**Required task 1**
In the case caption, rewrite everything from "Respondent-Respondent." down to "Department of Treasury.", changing "Argued" to "Heard".
**Required task 2**
According to the case caption, which judges heard the appeal?
**Required task 3**
Summarize the case caption in two sentences.

**Extract**

"""

JEANETTE MCGUINNESS,

          Petitioner-Appellant,

v.

BOARD OF TRUSTEES, TEACHERS'
PENSION AND ANNUITY FUND,

     Respondent-Respondent.
___________________________________

                    Argued November 28, 2018 – Decided December 5, 2018

                    Before Judges Reisner and Mawla.

                    On appeal from the Board of Trustees of the Teachers'
                    Pension and Annuity Fund, Department of Treasury.

                    Barbara E. Riefberg argued the cause for appellant
                    (Shimberg & Friel, PC, attorneys; Barbara E. Riefberg,
                    on the briefs).

                    Amy Chung, Deputy Attorney General, argued the
                    cause for respondent (Gurbir S. Grewal, Attorney
                    General, attorney; Melissa H. Raksa, Assistant
                    Attorney General, of counsel; John A. Lo Forese,
                    Deputy Attorney General, on the brief).

"""

**Extracted information**

"""

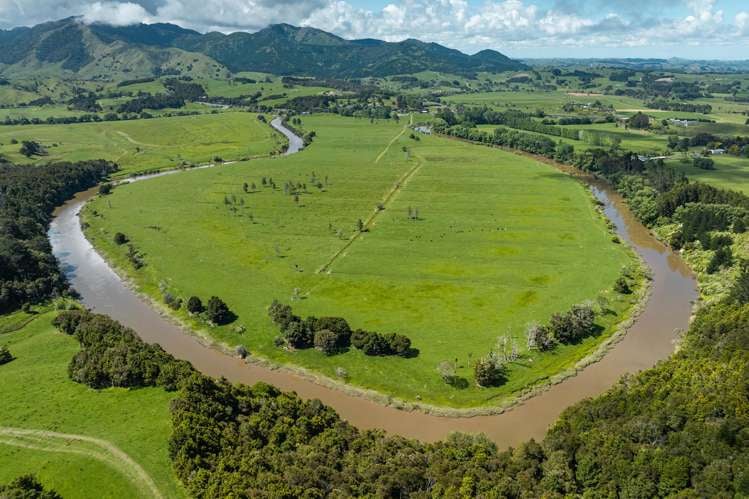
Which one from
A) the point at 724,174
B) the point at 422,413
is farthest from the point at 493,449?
the point at 724,174

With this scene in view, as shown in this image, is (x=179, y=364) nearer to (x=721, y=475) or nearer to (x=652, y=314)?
(x=721, y=475)

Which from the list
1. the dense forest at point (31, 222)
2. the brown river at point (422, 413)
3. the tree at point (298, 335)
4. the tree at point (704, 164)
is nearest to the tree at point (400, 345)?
the brown river at point (422, 413)

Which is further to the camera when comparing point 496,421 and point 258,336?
point 258,336

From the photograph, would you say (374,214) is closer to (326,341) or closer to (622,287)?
(622,287)

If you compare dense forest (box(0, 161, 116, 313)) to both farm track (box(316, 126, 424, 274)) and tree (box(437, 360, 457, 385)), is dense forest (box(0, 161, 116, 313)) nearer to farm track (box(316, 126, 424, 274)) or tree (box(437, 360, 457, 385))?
farm track (box(316, 126, 424, 274))

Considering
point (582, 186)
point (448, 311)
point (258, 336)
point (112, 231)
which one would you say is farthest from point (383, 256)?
point (582, 186)

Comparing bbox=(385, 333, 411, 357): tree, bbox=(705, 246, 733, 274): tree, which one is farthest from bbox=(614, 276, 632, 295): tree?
bbox=(385, 333, 411, 357): tree
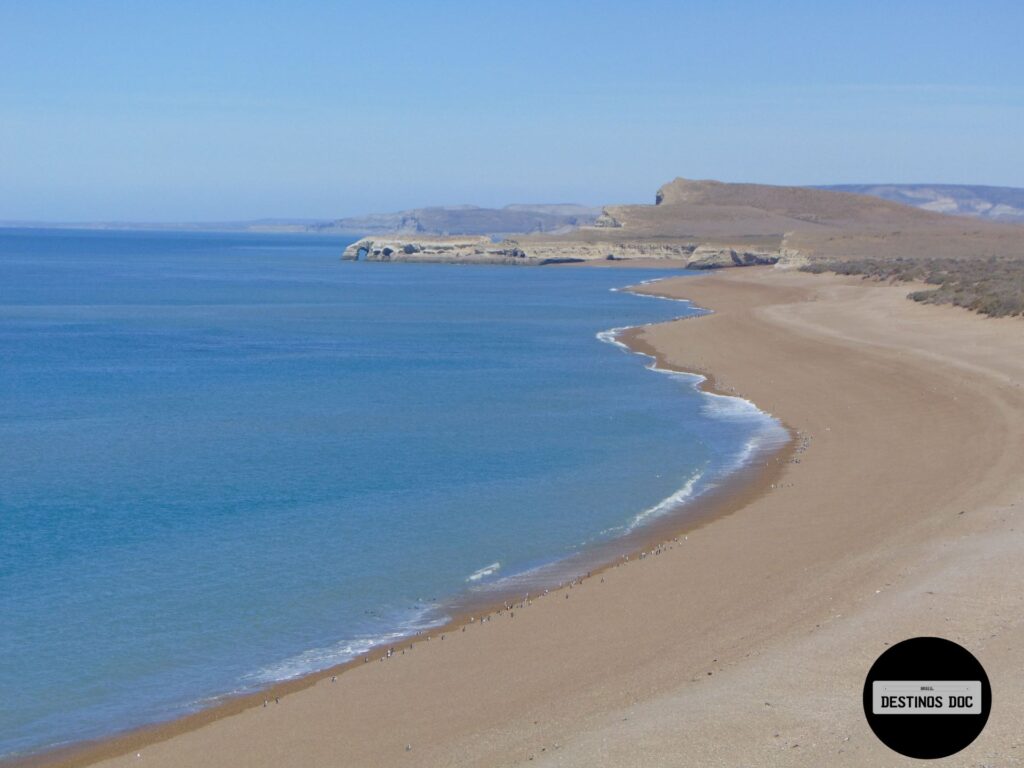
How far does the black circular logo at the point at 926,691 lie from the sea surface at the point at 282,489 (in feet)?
25.0

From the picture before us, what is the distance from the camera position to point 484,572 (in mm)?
15766

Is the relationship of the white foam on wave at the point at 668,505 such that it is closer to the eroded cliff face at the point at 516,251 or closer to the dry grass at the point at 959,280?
the dry grass at the point at 959,280

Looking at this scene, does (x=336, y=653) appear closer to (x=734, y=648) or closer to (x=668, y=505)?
(x=734, y=648)

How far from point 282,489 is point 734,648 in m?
10.8

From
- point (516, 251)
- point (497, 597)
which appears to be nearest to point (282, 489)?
point (497, 597)

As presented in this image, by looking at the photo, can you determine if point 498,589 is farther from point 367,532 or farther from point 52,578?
point 52,578

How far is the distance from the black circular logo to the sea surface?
7.62 metres

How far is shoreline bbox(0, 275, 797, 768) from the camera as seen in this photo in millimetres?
10781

"""

**Final answer 1**
Respondent-Respondent.
___________________________________

                    Heard November 28, 2018 – Decided December 5, 2018

                    Before Judges Reisner and Mawla.

                    On appeal from the Board of Trustees of the Teachers'
                    Pension and Annuity Fund, Department of Treasury.

**Final answer 2**
Judges Reisner and Mawla.

**Final answer 3**
Jeanette McGuinness appealed from the Board of Trustees of the Teachers' Pension and Annuity Fund, Department of Treasury, in a case heard by Judges Reisner and Mawla, argued November 28, 2018, and decided December 5, 2018. Barbara E. Riefberg of Shimberg & Friel, PC argued for the appellant, and Deputy Attorney General Amy Chung argued for the respondent.